A Para Equestrian Win at Lamplight 2009 Cavalor/USEF Para-Equestrian Championships Makes Long Trip from Mexico City Worthwhile


At this weekend's Dressage at Lamplight CDI/CPEDI 3*, a long journey from Mexico City paid off for a group of Mexican riders who came for the Para Equestrian competition and a chance for a first-ever CDI. Reni Castro-Baitenmann, of Mexico City, is getting her first taste of CDI competition, while her mother gets a shot to represent Mexico at the next World Equestrian Games to be held at the Kentucky Horse Park in Lexington, Kentucky. Next year's 2010 Alltech/FEI World Equestrian Games will include Para Equestrian competition. Getting to Lamplight has been one heck of a trip for Castro-Baitenmann, her mother Erika Baitenmann and fellow rider Enrique Palacios, traveled all the way from Mexico City to compete in the Lamplight CDI.

With six horses in tow, the three riders traveled 16 hours to reach the U.S.-Mexican border, had to spend four days at the border with the horses and then travel two more days to reach Lamplight. Joining them on their long journey were grooms, a veterinarian, a physical therapist and their trainer, Antonio Rivera. "We brought a really big team," Castro-Baitenmann joked.

The initial reason for the trip was so that her mother could compete in the Para Equestrian portion of the CDI. Erika Baitenmann has multiple sclerosis. "We saw that Lamplight was a CDI for Para Equestrian and as my mom is one, we came here because she wants to qualify for the World Equestrian Games in Kentucky," Castro-Baitenmann said. "And we decided that if two horses are coming for my mom, let's make it worthwhile so we decided to fill up the truck with more horses." In addition to her mother's two competition horses – Rodena and Rappel, the Mexican group brought along Gecko, Castro-Baitenmann's FEI mount, and Sandor. Palacios brought along his competitive partners Ramiro and Waldemar.


The decision to make the long trip to Lamplight seems to be paying off. Baitenmann took a first place in the Para Equestrian Grade II Team Test with Rodena on the opening day of this year's Dressage at Lamplight. "My mom said this is like the Olympics for her. She said she'd be grateful just to get in the ring and didn't expect to win," Castro-Baitenmann said.

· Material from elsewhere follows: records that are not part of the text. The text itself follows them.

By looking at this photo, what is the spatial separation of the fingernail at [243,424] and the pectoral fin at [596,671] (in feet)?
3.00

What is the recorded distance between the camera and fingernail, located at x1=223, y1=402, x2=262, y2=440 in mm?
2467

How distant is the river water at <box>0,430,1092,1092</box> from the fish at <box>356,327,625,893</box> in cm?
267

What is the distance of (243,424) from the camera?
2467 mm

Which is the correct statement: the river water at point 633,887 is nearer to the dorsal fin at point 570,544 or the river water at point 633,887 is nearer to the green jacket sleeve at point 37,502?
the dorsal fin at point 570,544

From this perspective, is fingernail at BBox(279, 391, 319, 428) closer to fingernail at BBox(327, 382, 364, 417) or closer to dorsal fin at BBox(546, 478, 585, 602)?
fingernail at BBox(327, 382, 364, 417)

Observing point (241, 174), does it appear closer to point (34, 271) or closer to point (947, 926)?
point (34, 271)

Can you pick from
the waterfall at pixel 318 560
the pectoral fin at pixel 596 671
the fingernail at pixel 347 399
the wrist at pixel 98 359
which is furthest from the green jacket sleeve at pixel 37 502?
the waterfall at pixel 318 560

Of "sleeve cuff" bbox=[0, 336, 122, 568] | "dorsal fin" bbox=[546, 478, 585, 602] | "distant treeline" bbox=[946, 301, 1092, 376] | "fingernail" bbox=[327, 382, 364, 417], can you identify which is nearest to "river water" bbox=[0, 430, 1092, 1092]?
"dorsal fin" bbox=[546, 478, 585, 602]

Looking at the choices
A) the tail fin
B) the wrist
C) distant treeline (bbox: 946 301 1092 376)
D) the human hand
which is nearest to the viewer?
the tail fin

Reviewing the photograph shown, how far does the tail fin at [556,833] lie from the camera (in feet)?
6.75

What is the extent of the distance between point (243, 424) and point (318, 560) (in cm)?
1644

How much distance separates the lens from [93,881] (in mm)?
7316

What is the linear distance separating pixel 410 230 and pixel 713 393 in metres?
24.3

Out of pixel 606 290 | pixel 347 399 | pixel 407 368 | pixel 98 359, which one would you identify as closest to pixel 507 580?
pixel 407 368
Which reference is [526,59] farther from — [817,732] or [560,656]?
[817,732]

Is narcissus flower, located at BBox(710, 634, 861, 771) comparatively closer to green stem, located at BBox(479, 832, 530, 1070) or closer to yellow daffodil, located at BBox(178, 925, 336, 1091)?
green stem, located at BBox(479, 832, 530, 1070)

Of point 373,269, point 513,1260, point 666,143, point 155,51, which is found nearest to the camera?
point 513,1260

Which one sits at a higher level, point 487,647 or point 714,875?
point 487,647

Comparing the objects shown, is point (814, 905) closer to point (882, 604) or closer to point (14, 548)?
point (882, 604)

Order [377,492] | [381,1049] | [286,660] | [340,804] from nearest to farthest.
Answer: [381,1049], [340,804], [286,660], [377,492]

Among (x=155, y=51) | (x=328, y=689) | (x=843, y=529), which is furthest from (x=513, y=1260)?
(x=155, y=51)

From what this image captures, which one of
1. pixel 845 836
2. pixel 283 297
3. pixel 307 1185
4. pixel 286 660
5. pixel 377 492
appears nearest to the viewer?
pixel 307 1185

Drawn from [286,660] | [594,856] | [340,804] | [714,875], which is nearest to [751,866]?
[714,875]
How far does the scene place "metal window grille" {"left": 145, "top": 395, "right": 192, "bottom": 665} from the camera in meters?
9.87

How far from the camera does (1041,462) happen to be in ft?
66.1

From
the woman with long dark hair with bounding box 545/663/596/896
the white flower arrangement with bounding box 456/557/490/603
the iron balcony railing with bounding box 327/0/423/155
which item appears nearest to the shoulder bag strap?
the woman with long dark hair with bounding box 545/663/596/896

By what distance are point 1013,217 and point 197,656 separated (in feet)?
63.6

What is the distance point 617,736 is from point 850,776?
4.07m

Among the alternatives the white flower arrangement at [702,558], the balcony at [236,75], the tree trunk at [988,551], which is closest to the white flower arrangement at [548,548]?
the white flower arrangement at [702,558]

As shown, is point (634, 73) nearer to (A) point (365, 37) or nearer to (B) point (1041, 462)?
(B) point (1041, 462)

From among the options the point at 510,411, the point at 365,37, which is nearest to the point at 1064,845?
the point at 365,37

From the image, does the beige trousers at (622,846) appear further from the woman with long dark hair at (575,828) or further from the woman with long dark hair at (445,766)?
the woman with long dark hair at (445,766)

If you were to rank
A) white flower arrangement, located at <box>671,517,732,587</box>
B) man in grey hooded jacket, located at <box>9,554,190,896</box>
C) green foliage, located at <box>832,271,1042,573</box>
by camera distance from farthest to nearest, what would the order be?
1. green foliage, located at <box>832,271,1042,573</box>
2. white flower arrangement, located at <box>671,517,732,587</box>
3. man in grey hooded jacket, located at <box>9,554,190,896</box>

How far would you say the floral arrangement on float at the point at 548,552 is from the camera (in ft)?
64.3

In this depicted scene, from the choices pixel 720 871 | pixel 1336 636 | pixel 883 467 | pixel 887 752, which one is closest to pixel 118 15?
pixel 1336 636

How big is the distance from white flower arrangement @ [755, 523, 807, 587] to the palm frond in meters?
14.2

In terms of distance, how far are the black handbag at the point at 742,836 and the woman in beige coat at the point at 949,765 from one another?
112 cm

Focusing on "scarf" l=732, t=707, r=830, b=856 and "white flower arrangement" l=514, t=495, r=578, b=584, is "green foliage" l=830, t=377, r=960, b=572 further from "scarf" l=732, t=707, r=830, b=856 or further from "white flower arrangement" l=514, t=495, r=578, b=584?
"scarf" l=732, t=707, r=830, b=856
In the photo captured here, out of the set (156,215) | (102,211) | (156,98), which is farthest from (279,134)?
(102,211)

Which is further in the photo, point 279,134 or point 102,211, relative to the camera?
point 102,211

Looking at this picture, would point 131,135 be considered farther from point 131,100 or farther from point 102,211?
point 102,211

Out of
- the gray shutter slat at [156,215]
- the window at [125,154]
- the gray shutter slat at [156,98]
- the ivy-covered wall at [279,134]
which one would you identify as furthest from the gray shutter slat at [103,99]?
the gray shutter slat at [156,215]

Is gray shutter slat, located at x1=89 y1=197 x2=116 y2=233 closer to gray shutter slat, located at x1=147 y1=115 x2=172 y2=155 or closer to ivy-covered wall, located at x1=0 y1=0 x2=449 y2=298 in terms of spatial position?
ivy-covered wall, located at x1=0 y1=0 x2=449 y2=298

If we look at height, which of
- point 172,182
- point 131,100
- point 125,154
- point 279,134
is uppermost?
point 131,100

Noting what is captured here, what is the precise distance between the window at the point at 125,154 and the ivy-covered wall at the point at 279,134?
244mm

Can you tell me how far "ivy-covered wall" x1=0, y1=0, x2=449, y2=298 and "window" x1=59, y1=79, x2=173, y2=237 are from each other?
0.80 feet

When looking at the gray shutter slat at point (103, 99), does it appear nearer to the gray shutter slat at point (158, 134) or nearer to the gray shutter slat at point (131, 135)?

Back home, the three riders compete in many regional and national shows, but Castro-Baitenmann said the competition in Mexico doesn't match up to what the group has found at Lamplight. "We don't really have CDIs in Mexico so this is the first CDI for us," she said. "This is really my first CDI in my whole life and I'm not sure why I did this except to have the experience. Coming here to win wasn't my goal because I knew that would be too much." Both she and Palacios competed in Friday's Prix St. Georges competition, but their real success was in the USEF levels. 

"Today, my nerves collapsed in the Prix St. Georges, but I did better later," Castro-Baitenmann said. She and Sandor earned a second place in First Level competition and Palacios took first in Fourth Level competition. Castro-Baitenmann will also compete in her first FEI freestyle this weekend at Lamplight. As important as her own riding is to her, it's rather clear that Castro-Baitenmann puts her mother first. Erika Baitenmann is a long-time rider and her 21-year-old daughter has been riding for 10 years.


Castro-Baitenmann was attending college in London when her mother's illness appeared. Because the family has its own small stable, Castro-Baitenmann left school and returned home. "We live with our horses and it became hard for my mom to care for the barn with me in London," Castro-Baitenmann said. Since returning home two years ago, Castro-Baitenmann has taken the lead in developing Para Equestrian athletes in Mexico. She pushed for the creation of a committee in Mexico that works to promote Para Equestrians and has even organized clinics to train doctors and other medical personnel who work with Para Equestrians. "My mom was the first Para Equestrian in Mexico," Castro-Baitenmann said. "So this is all very new in Mexico. We are just getting things off the ground." When not busy working on equestrian issues or working with horses, Castro-Baitenmann is busy with a foundation she created with a friend that helps indigenous people in southern Mexico. 

The Mexican group will be heading for home right after the show, but Lamplight has clearly given them a good impression of American dressage shows. "Lamplight is absolutely beautiful and the people are extremely nice and kind," Castro-Baitenmann said. "I think in Mexico, people are too involved in personal issues against one another. Here the whole atmosphere has more sportsmanship. It's much nicer to go into the barns here. In the morning when you walk in, people say 'hello' to you and they are nice to you and they don't look at you like you are the enemy."